De tentoonstelling BLUE in het Nederlandse paviljoen heeft een opmerkelijke collectie informatie en objecten bij elkaar gebracht, waarbij naast statistieken en kaartmateriaal vooral onbenulligheden als een zandbak en kaasschaaf opvallen. De kaasschaaf lijkt een surrealistische toevoeging was het niet dat dergelijke trivialiteit blijkbaar onlosmakelijk verbonden is met het kampleven. Arnon Grunberg geeft hiervoor de hint: ‘De wereld mag ruiken naar een slachthuis, maar het super-kamp rook naar kaas’. De zandbak linkt een studiereis van Aldo van Eyck naar Afrika met basisscholen in Nederland.

Voorbij de kaasschaaf zet de tentoonstelling de schijnwerpers op de bizarre realiteit van wat Lieven De Cauter de ‘infra-architectuur’ genoemd heeft. De anonieme, tijdelijke architectuur van het industriële militaire complex is de fundamentele drager van de VN-vredesmissies. Hierbinnen signaleert curator Malkit Shoshan een tekortkoming op vlak van duurzaamheid. De curator hoopt het ontwerp in te zetten als middel voor een nalatenschap (‘design for legacy’) die verder reikt dan de militaire operatie. Zo wordt de vraag gesteld of de bouw van een militair kamp gezien kan worden als een gesloten ecologische cirkel. Hierbij is ontwerp de ontbrekende schakel.

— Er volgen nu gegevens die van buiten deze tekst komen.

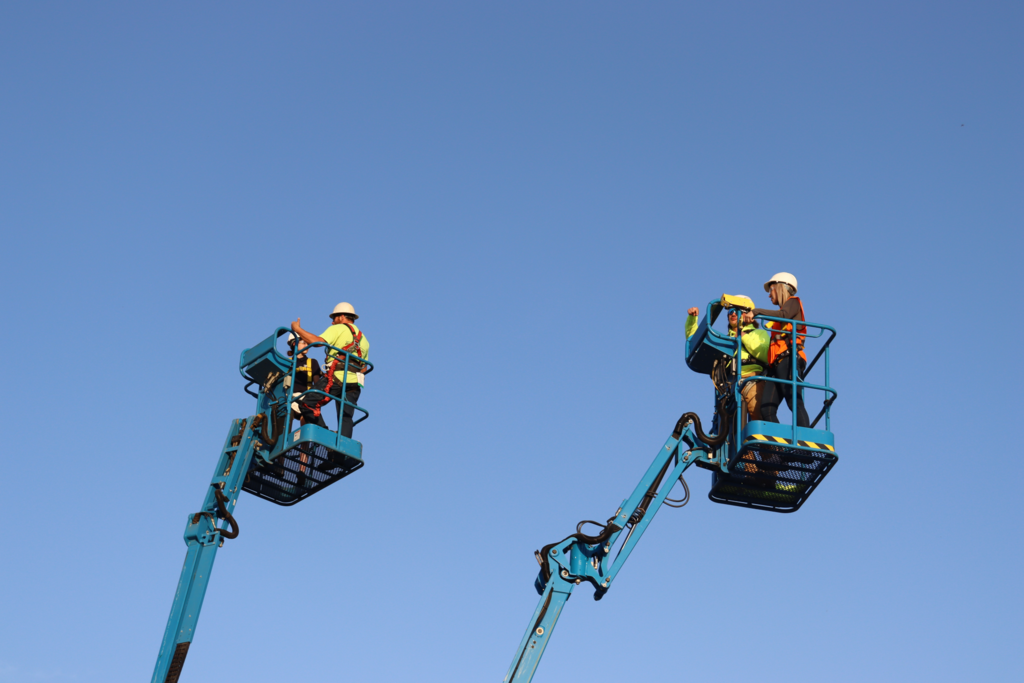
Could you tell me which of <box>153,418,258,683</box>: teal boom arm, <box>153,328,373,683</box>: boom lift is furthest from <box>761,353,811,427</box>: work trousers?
<box>153,418,258,683</box>: teal boom arm

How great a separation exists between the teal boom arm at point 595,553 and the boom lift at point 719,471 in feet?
0.04

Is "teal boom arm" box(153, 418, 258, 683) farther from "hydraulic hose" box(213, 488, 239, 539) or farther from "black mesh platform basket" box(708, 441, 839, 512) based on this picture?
"black mesh platform basket" box(708, 441, 839, 512)

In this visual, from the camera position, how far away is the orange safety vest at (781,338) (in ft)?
56.4

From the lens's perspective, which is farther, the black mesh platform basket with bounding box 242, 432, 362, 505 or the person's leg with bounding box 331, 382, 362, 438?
the person's leg with bounding box 331, 382, 362, 438

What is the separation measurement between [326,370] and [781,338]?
621cm

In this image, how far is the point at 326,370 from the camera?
18.5m

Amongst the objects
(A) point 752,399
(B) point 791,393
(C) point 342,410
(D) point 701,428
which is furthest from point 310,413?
(B) point 791,393

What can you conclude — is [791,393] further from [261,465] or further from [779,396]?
[261,465]

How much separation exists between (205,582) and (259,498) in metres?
2.62

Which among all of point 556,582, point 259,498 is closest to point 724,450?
point 556,582

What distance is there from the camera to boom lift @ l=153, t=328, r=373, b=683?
642 inches

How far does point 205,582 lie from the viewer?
16.6 metres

De curator spreekt over ‘Adding the fourth D – Defense, Diplomacy, Development, Design.’

foto © Iwan Baan

De formule die naar voren geschoven wordt is: ‘Foreign waste, local resource’. Shoshan zet vier concrete stappen uit – Uitwisseling, Interface, Gedeelde ruimte, Post-missie – en gaat vervolgens aan de slag met militaire ingenieurs, diplomaten, economen, kunstenaars en andere raadgevers. De tentoonstelling legt het voorlopige dossier op tafel, de catalogus biedt uitgekiende vluchtlijnen. Econoom Joël van der Beek schets een speculatief financieel en socio-economisch model voor de evaluatie en versterking van vredesmissies. Erella Grassiani biedt een antropologisch perspectief in de hoop beter aan te sluiten op de dromen en verlangens van lokale volkeren. En Debra Solomon ziet de toekomst in ‘food security’ met een ‘Deeply Green Urban Agriculture’.

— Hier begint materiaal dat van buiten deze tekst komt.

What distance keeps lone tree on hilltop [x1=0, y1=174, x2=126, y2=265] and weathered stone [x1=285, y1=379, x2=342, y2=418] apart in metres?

Merkwaardig aan de tentoonstelling BLUE is de inzet van een terminologie en ideologie die tegenwoordig vooral wordt toegepast in speelse stedelijke praktijken met vrolijke buurtbewoners in gedeelde moestuinen. We krijgen te horen dat ook Kamp Castor méér is dan louter een functie van een machine van oorlog en vrede, het kan ook een (nog) hoger doel dienen. Het super-kamp kan voor hetzelfde geld functioneren als een prima katalysator voor de ontwikkeling van de Derde Wereld. Duurzaam oorlogsvoeren wordt in de nabije toekomst mogelijk.

foto © Iwan Baan

Tijdens de opening van de architectuurbiënnale Venetië waren heel wat cynische opmerkingen te horen van met name aanwezigen die toch wel problemen hadden dat Commandant der Strijdkrachten Generaal Tom Middendorp in vol ornaat en met groot gevolg het paviljoen feestelijk opende. Dit gebeurt immers net in een periode dat Defensie politiek in zwaar weer zit omwille van bezuinigingen, en het debacle in Srebrenica ligt 21 jaar na dato nog steeds vers in het geheugen. De architectuurbiënnale leek gekaapt door Defensie om de vredesmissies een artistiek gezicht te geven en te tonen dat de architectuur van het kamp ook schoonheid in zich draagt. (Zelfs Arnon Grunberg moest bekennen dat een tank bijna even mooi is als een goedgeschreven novelle – hij was tot tweemaal toe embedded in het Nederlandse leger op vredesmissie in Afghanistan.)

Opportunisme is niet het alleenrecht van militairen, maar ook eigen aan de architectuur. Met BLUE lijkt Het Nieuwe Instituut een perspectief te openen voor ‘embedded architects’. In het voorwoord van de catalogus beschrijft directeur Guus Beumer een beleidswissel bij Cultuur waarbij de architectuurpraktijk gevat wordt in een ‘Club Sandwich’ van experiment, economie én urgentie. Of anders gezegd: de algemene crisis in Nederland treft de architectuurpraktijk hard en drijft architecten om hun creatieve industrie uit te breiden met een (nog meer) sociaal bewustzijn.